Working For Yourself: Month Eleven (The Big)

Meg Keene Camp Mighty

Before we get into what happened yesterday (and we will get into what happened yesterday), I need to talk about this last month. I’ve mentioned before I dove into this first year of self-employment telling myself that my job was exactly the same as it had always been (writing posts, selling ads), but that this year I’d have more time to do it, and I’d also write a book. It turns out, that was sort of a lie.

But there is also this one other *tiny* thing that I’ve been lying to myself about. I’ve been lying to myself about the fact that real live people (lots of them) read my blog. And as with all lies we tell ourselves, sometimes they save our sanity for a little bit, but eventually they fall apart. Sometimes they fall apart in ways that feel hard to grapple with (like most of this month) and sometimes they fall apart in blindingly wonderful ways (like yesterday).

=======

- [Task directions]:
Retype the passage of the self-employment post that opens with the words containing "Meg Keene Camp" and closes with "sort of a lie.", keeping every character unchanged.

- [Supplied data]:
=======

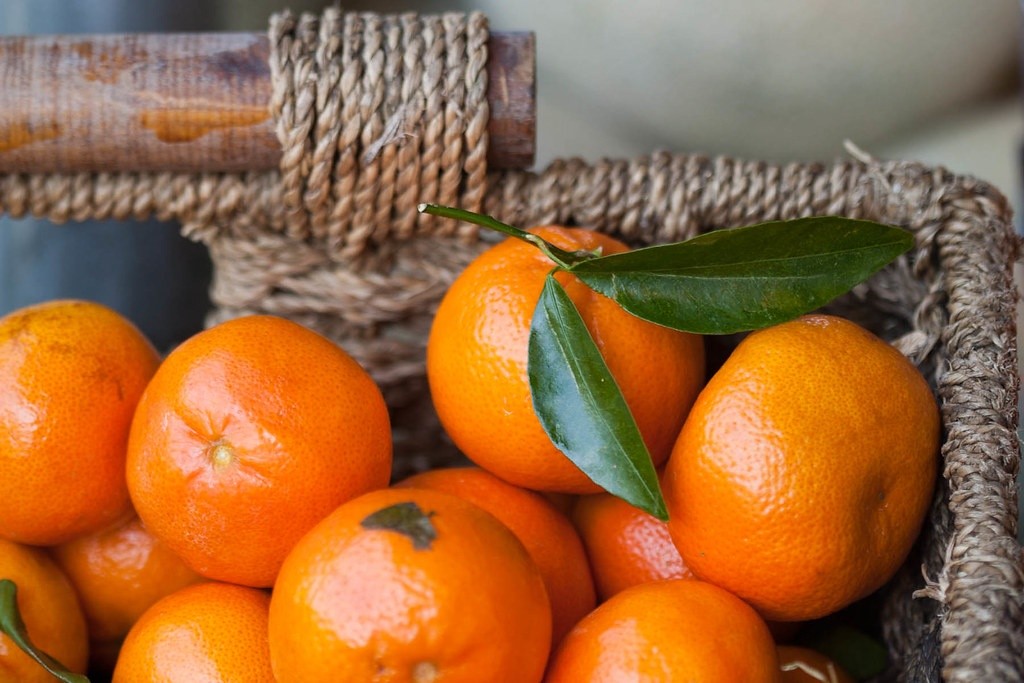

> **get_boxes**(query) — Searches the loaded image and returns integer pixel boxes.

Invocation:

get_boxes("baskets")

=======

- [Correct answer]:
Meg Keene Camp Mighty

Before we get into what happened yesterday (and we will get into what happened yesterday), I need to talk about this last month. I’ve mentioned before I dove into this first year of self-employment telling myself that my job was exactly the same as it had always been (writing posts, selling ads), but that this year I’d have more time to do it, and I’d also write a book. It turns out, that was sort of a lie.